BEGIN Material for this exercise

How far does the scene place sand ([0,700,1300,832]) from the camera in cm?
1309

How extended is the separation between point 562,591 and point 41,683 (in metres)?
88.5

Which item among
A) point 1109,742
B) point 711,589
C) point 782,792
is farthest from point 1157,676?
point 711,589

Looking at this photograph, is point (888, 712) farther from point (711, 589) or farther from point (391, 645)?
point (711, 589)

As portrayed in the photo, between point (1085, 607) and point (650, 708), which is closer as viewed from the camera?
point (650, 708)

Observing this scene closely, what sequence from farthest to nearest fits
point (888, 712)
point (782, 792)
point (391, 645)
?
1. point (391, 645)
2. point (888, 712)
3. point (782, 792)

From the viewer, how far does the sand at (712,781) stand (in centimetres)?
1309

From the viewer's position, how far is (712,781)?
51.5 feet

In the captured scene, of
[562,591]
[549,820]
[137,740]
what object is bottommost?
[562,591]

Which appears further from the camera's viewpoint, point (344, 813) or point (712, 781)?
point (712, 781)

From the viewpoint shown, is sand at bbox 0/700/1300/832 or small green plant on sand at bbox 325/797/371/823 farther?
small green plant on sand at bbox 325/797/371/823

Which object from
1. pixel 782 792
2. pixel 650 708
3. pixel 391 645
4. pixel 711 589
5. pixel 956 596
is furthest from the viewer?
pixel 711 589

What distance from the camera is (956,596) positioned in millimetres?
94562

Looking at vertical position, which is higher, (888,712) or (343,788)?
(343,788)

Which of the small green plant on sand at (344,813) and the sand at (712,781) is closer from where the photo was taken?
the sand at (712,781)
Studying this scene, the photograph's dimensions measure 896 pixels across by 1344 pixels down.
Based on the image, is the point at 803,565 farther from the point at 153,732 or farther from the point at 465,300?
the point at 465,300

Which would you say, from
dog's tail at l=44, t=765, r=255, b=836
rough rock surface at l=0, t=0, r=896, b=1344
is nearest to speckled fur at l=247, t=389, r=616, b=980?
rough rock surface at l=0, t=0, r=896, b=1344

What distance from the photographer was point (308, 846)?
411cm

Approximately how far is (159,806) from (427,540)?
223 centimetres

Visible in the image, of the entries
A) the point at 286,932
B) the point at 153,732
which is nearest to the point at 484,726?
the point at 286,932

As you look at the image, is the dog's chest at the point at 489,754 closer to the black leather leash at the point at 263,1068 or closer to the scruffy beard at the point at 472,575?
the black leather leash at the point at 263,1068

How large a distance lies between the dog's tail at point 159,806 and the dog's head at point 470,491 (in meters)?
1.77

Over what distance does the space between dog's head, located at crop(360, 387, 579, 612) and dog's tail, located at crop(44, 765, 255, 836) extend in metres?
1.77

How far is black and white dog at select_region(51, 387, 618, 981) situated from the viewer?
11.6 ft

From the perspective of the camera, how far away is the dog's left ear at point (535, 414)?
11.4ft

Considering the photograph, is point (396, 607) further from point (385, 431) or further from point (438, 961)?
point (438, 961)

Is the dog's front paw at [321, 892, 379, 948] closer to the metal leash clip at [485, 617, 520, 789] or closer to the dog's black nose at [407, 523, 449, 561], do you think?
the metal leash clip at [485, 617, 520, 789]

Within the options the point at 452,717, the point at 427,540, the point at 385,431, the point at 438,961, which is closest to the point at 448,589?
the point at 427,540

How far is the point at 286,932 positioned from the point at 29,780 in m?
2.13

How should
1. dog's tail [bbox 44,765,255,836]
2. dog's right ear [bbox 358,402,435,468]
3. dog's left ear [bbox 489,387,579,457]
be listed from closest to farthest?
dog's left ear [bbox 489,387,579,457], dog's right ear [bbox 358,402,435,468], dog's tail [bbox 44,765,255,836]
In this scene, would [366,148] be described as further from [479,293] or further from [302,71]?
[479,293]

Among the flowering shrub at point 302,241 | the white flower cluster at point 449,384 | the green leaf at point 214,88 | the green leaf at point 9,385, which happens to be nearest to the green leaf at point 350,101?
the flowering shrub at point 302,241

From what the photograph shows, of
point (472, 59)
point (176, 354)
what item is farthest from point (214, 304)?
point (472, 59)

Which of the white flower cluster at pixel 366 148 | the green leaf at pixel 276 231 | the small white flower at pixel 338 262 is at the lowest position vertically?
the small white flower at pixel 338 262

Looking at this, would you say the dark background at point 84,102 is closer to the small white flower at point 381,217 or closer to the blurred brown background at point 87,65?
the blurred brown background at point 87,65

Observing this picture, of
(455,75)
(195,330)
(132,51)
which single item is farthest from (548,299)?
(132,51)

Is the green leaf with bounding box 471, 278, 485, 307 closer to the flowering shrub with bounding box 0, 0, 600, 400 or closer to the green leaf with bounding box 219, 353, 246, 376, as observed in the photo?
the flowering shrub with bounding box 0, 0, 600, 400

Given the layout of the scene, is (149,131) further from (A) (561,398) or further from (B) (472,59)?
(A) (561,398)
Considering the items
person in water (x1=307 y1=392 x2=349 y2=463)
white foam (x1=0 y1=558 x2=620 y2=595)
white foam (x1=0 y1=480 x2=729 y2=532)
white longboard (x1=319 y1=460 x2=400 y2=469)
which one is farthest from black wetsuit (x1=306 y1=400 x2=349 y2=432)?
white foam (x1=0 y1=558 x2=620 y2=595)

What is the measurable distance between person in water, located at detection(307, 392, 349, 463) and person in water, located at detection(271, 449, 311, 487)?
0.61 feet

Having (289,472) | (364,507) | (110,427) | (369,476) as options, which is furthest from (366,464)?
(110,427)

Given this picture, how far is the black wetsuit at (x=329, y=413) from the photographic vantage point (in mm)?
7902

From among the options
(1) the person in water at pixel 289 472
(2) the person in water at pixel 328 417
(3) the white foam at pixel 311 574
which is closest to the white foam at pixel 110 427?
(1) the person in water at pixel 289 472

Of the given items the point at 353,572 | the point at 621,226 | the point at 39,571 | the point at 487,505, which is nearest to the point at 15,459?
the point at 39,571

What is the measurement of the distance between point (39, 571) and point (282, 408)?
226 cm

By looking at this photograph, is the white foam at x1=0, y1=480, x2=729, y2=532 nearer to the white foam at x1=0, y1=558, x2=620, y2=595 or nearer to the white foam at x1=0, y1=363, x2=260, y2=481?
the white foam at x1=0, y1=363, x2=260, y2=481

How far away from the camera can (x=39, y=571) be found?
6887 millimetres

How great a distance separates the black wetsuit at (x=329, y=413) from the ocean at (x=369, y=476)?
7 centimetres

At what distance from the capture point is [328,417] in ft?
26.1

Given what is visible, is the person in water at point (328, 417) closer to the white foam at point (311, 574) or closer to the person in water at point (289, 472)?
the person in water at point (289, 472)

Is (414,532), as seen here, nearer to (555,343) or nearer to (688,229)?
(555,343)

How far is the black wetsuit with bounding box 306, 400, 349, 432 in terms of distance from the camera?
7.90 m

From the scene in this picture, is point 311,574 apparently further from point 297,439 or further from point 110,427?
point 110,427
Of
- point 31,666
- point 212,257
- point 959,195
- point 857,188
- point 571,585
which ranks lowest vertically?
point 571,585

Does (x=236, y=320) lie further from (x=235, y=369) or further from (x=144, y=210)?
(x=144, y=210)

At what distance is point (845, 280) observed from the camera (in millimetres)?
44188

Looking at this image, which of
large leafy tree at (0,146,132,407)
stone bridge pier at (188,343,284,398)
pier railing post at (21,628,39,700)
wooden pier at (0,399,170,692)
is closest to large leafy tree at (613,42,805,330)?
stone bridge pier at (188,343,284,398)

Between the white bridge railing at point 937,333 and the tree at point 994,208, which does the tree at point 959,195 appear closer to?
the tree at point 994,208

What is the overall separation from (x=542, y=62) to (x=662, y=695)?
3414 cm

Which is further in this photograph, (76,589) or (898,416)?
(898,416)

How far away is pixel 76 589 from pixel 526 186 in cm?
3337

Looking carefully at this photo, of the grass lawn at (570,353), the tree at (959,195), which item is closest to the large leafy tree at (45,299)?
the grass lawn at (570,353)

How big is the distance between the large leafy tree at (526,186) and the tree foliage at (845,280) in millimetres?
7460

END Material for this exercise

- Work to be completed -
Copy the lines above verbatim, from the line containing "Given what is" through the last line, and include nothing else.

- Task output -
Given what is visible, is the person in water at point (328, 417) closer to the white foam at point (311, 574) or closer to the person in water at point (289, 472)?
the person in water at point (289, 472)

Is (414,532), as seen here, nearer to (555,343) or nearer to (688,229)?
(555,343)

How far is the black wetsuit with bounding box 306, 400, 349, 432 in terms of distance from the camera?
7.90 m

From the scene in this picture, is point 311,574 apparently further from point 297,439 or further from point 110,427?
point 110,427
Of
- point 31,666
- point 212,257
- point 959,195
- point 857,188
- point 571,585
which ranks lowest vertically?
point 571,585

Does (x=236, y=320) lie further from (x=235, y=369) or further from (x=144, y=210)?
(x=144, y=210)

At what distance is point (845, 280) observed from the camera (in millimetres)?
44188

Looking at this image, which of
large leafy tree at (0,146,132,407)
stone bridge pier at (188,343,284,398)
pier railing post at (21,628,39,700)
wooden pier at (0,399,170,692)
is closest to large leafy tree at (613,42,805,330)?
stone bridge pier at (188,343,284,398)

Between the white bridge railing at point 937,333 and the tree at point 994,208, which does the tree at point 959,195 appear closer to?
the tree at point 994,208

What is the overall separation from (x=542, y=62) to (x=662, y=695)?
3414 cm

Which is further in this photograph, (76,589) or (898,416)?
(898,416)

How far away is pixel 76 589 from pixel 526 186 in cm?
3337

Looking carefully at this photo, of the grass lawn at (570,353), the tree at (959,195), which item is closest to the large leafy tree at (45,299)?
the grass lawn at (570,353)

How big is the distance between the large leafy tree at (526,186) and the tree foliage at (845,280) in millimetres?
7460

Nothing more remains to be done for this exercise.